Thermostable DNA polymerase
Thermus aquaticus, recombinant, E. coli
For in vitro use only!
Unit Definition: One unit is defined as the amount of the enzyme required to catalyze the incorporation of 10 nmoles of dNTP's into an acid-insoluble form in 30 minutes at 70 °C using hering sperm DNA as substrate.

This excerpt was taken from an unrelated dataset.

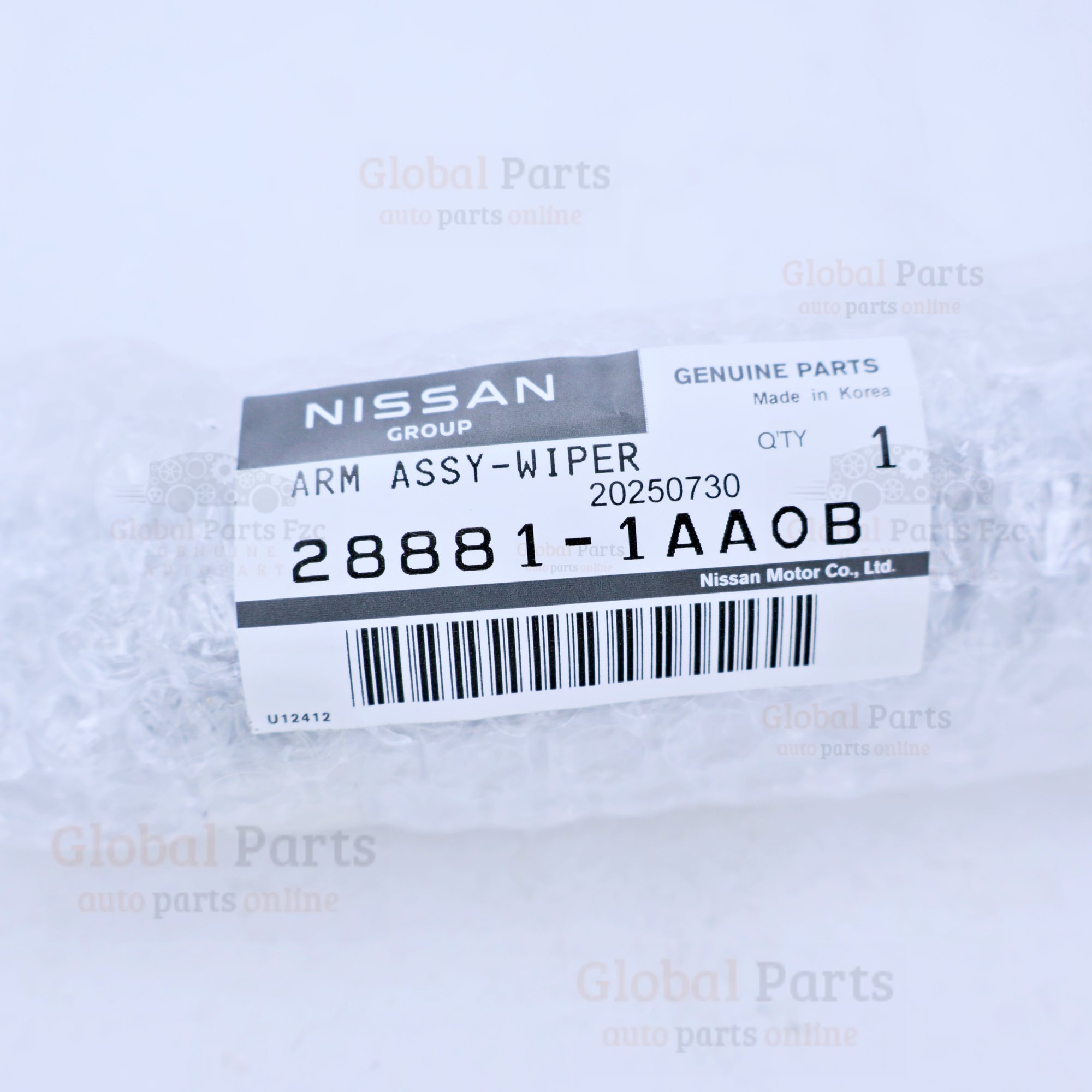 Genuine Nissan OEM Windshield Wiper Arm Assembly - 28881-1AA0B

Shipping: shipped on blue ice
Storage Conditions: store at -20 °C
avoid freeze/thaw cycles
Shelf Life: 12 months
Concentration: 5 units/μl
Availability Restriction: Exclusively distributed in Japan by Greiner BioOne
Taq Pol / high yield buffer is recommended for use in routine PCR reactions. The buffer system is optimized for high efficiency and gives superior amplification results in a broad range of reaction conditions with most primer-template pairs. The buffer system facilitates the incorporation of labeled or modified nucleotides into DNA. Note that the ammonium based buffer contains detergents and may interfere with automated pipetting systems.

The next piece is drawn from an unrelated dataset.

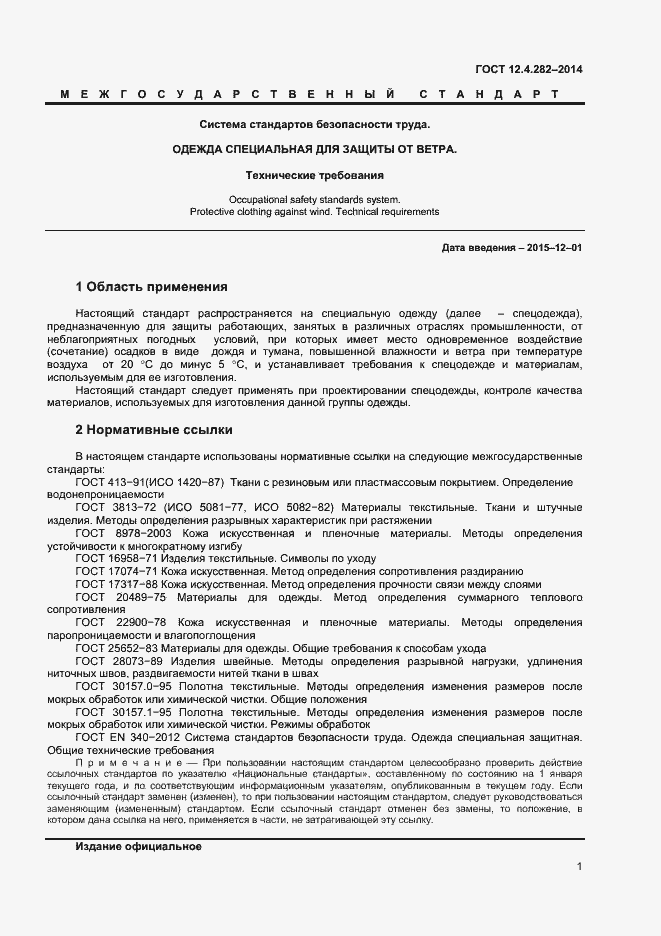 Страница 3 ГОСТ 12.4.282-2014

The enzyme replicates DNA at 72 °C. It catalyzes the polymerization of nucleotides into duplex DNA in 5'→3' direction in the presence of magnesium. It also possesses a 5'→3' polymerization-dependent exo-nuclease replacement activity but lacks a 3'→5' exonuclease activity.
Taq Pol (red cap)
5 units/μl Taq DNA Polymerase in 20 mM Tris-HCl, 100 mM KCl,
0.1 mM EDTA, 1 mM DTT, 0.5 % Tween-20, 0.5 % Nonidet P-40,
50 % (v/v) Glycerol, pH 8.0 (25°C)
High Yield Buffer complete (green cap)
600 mM Tris-HCl, 150 mM (NH4)2SO4, 20 mM MgCl2,
0.05 % Tween-20, 0.05 % Nonidet P-40, pH 8.8 (25°C)

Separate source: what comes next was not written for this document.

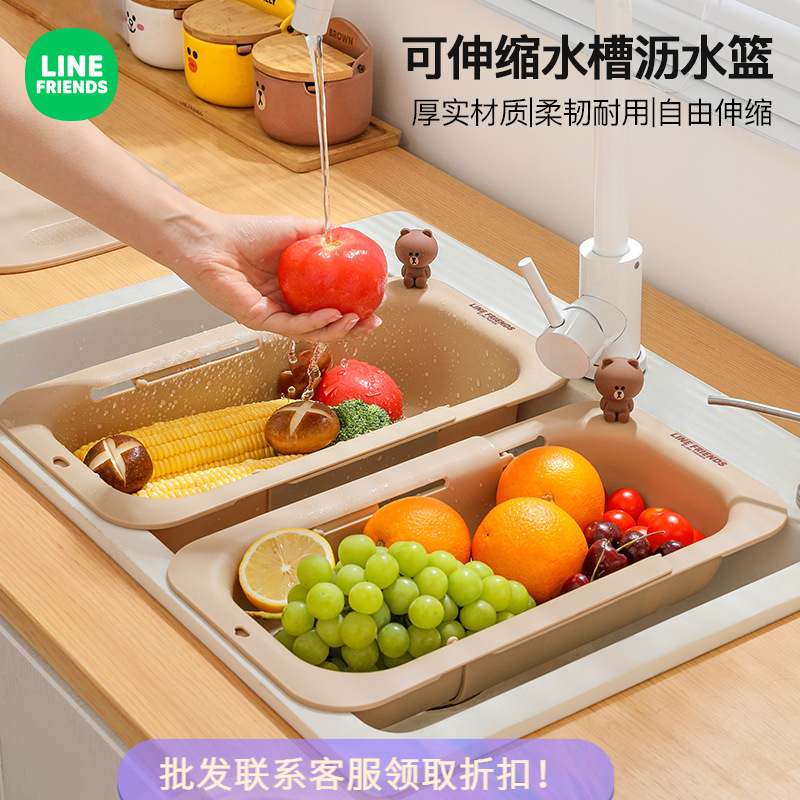 厨房可伸缩沥水篮家用洗菜水多功能架水槽池洗碗盘盆滤子沥水篮子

MgCl2 Stock Solution (yellow cap)
25 mM MgCl2
Recommended 50 μl PCR assay:
|5 μl||10x High Yield Buffer complete||green cap|
|200 μM||each dNTP||-|
|0.2 - 1 μM||each Primer||-|
|2 - 50 ng||template DNA||-|
|0.2 - 0.5 μl|
(1 - 2.5 units)
|Taq Pol||red cap|
|Fill up to 50 μl||PCR-grade water||-|
Optimization of MgCl2 concentration:
A concentration of 2.0 mM Mg2+ is recommended for most applications in combination with High Yield Buffer. For an individual optimization add MgCl2 stock solution as shown in the table below.
50 μl PCR assay
|MgCl2 Stock Solution||2 μl||4 μl||6 μl||8 μl|
|final MgCl2 conc.||3 mM||4 mM||5 mM||6 mM|
|94 °C||2 min||1x|
|denaturation||94 °C||30 sec||30x|
|annealing1)||45 - 68 °C||30 sec||30x|
|elongation2)||72 °C||30 sec - 4 min||30x|
|72 °C||2 min||1x|
For optimal specificity and amplification an individual optimization of the recommended parameters may be necessary for each new template DNA and/or primer pair.